Diagnosing the Pulse
A healthy pulse can tell you to keep doing what you’re doing. That’s what my doctor now tells me. “Whatever you’re doing, keep doing it.” I never before had a doctor check my pulse and tell me that. The expert on pulses told me I needed to do instead of watch. (He actually said that I need to exercise.) The expert on spiritual pulses would tell us the same thing – exercising your faith involves doing instead of just watching (James 1:22 – Do not merely listen to the word, and so deceive yourselves. Do what it says.)

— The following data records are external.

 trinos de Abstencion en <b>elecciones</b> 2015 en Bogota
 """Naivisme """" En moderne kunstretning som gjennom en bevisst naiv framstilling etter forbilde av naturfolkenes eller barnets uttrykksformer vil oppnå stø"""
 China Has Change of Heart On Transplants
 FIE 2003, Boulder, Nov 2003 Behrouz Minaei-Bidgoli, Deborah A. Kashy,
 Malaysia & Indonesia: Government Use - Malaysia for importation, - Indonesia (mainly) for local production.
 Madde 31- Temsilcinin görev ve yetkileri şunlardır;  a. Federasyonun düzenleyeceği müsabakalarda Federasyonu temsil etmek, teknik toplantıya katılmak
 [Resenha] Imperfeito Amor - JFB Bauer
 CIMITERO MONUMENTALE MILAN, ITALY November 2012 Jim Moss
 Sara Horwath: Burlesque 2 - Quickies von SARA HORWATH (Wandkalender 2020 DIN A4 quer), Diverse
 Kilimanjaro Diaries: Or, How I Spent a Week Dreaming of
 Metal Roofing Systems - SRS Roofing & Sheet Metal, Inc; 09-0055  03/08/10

My doctor told me I needed to eat more healthy food, eat a balanced diet, and stop eating the food that my body craved – the food that was going to kill me. Gossip is like potato chips – you can’t eat just one. Philosophy is like dessert – it may taste sweet, but contains very little that provides actual nourishment. And picking over my plate to only eat what I want is like proof-texting the Word of God. When you pick out only the pieces and passages that you like, and skip over what you don’t, your diet is not balanced. Your pulse will suffer.
What is the Doctor to Do?
Hopefully, the Doctor gets through to the patient in time, and health can be restored by exercise and eating right – bringing the behavior of the body in line with what the head knows to be right. If caught, but caught late, the doctor may suggest stints – a surgical procedure (some pain in that) to insert devices that can open up blocked arteries. Stints work by pushing the blockages out of the way – blockage that is caused by a lifestyle of inactivity and eating the wrong food.

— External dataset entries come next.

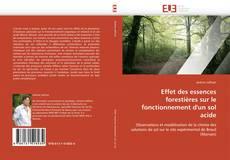 Effet des essences forestières sur le fonctionnement d'un sol acide的封面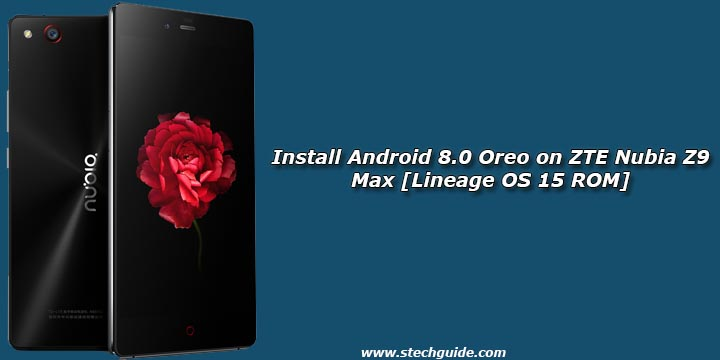 Install Android 8.0 Oreo on ZTE Nubia Z9 Max [Lineage OS 15 ROM]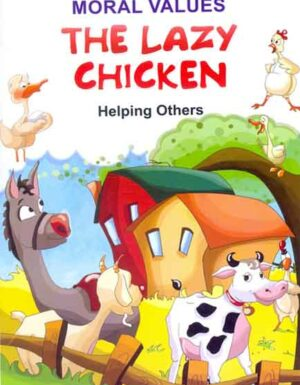 The Lazy Chicken 4 ( Helping Others)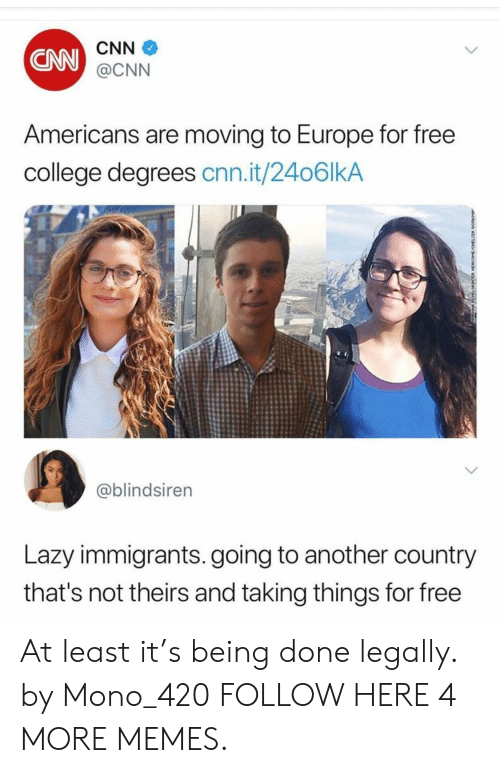 mono: CNN  CNN  @CNN  Americans are moving to Europe for free  college degrees cnn.it/2406lkA  @blindsiren  Lazy immigrants. going to another country  that's not theirs and taking things for free At least it's being done legally. by Mono_420 FOLLOW HERE 4 MORE MEMES.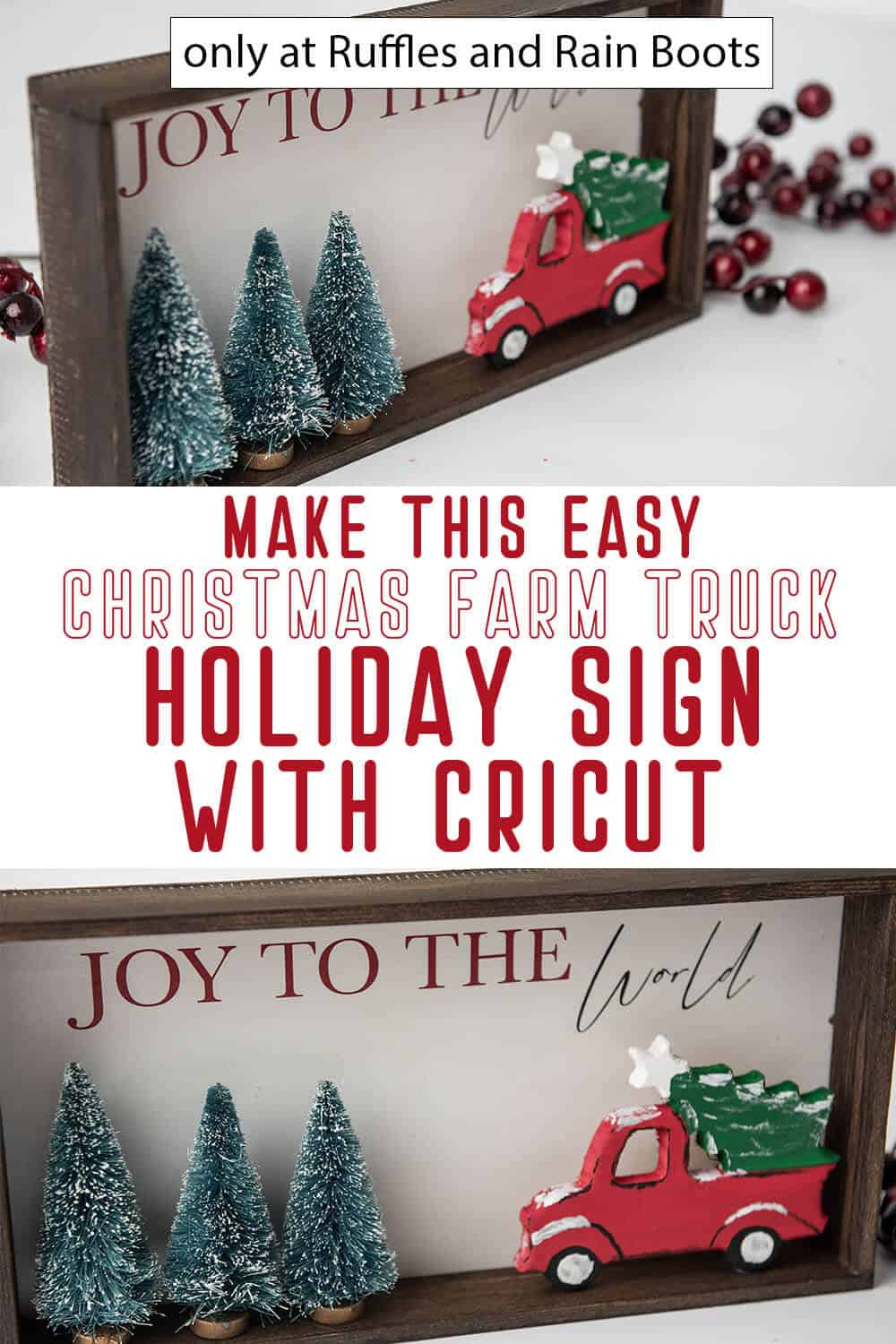 photo collage of farmhouse sign for christmas cricut craft with text which reads make this easy christmas farm truck holiday sign with cricut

However, if caught too late, there is one recourse other than death: bypass surgery (a lot of pain in this). Sometimes, the blockage is so bad, that there is no way to repair the damage done. If the body listens to the head, the surgery will be performed, and the blockage will no longer be in the path of the life giving flow. If the body doesn’t listen to the head, doesn’t want to endure the pain, doesn’t want to give up the fat and fast food, then the blockage wins, and the body will die.
I agree, as leaders, we must know the pulse. But we must not listen to the pulse. We must listen to the head, for the head knows what to do to get back to, and maintain, a healthy pulse.
Consequences of Obedience
Someone once said that no food tastes as good as thin feels. I’m going to have do what I’m doing for the rest of my life. I cannot slip back into ice cream, snacks, pork, and pizza. So, there is some consequence to my personal pleasure that I will have to suffer with. However, at the small company where I work – no less than six individuals that I know of began a weight management system because I did. Each of them has lost more than 20 pounds. Lives are healthier. Families are healthier. Our company is healthier. Today, there are people who do say, “I’d like to be like you.”

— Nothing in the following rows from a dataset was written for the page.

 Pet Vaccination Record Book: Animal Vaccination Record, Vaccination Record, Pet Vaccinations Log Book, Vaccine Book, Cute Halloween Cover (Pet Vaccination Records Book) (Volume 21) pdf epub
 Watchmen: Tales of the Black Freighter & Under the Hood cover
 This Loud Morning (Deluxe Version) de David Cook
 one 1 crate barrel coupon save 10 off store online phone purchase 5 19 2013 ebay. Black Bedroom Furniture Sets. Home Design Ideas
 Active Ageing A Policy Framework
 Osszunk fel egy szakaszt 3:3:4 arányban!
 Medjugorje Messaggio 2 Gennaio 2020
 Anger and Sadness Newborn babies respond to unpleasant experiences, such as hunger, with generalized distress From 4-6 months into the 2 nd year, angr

Is that true of your church? Are there churches out there that look at you and say, “Whatever you’re doing, teach us. We’d like to be like you.” Or are there churches that look at you say, “I’m glad we’re not like them.” The huge consequence of obedience is that a healthy church is a reproducing church. Unbelievers will see what Christ intended all along, and some will say, “I want what you have.” New believers will be trained and equipped to be a healthy part of a healthy body – the pulse will be strong. New small groups will start (reproduction). New churches will be planted (reproduction).
But the church can never stop exercising, and must never go back to potato chips and dessert. Oh yes, and eat everything that God puts on your plate – balance is the only way to sustained health.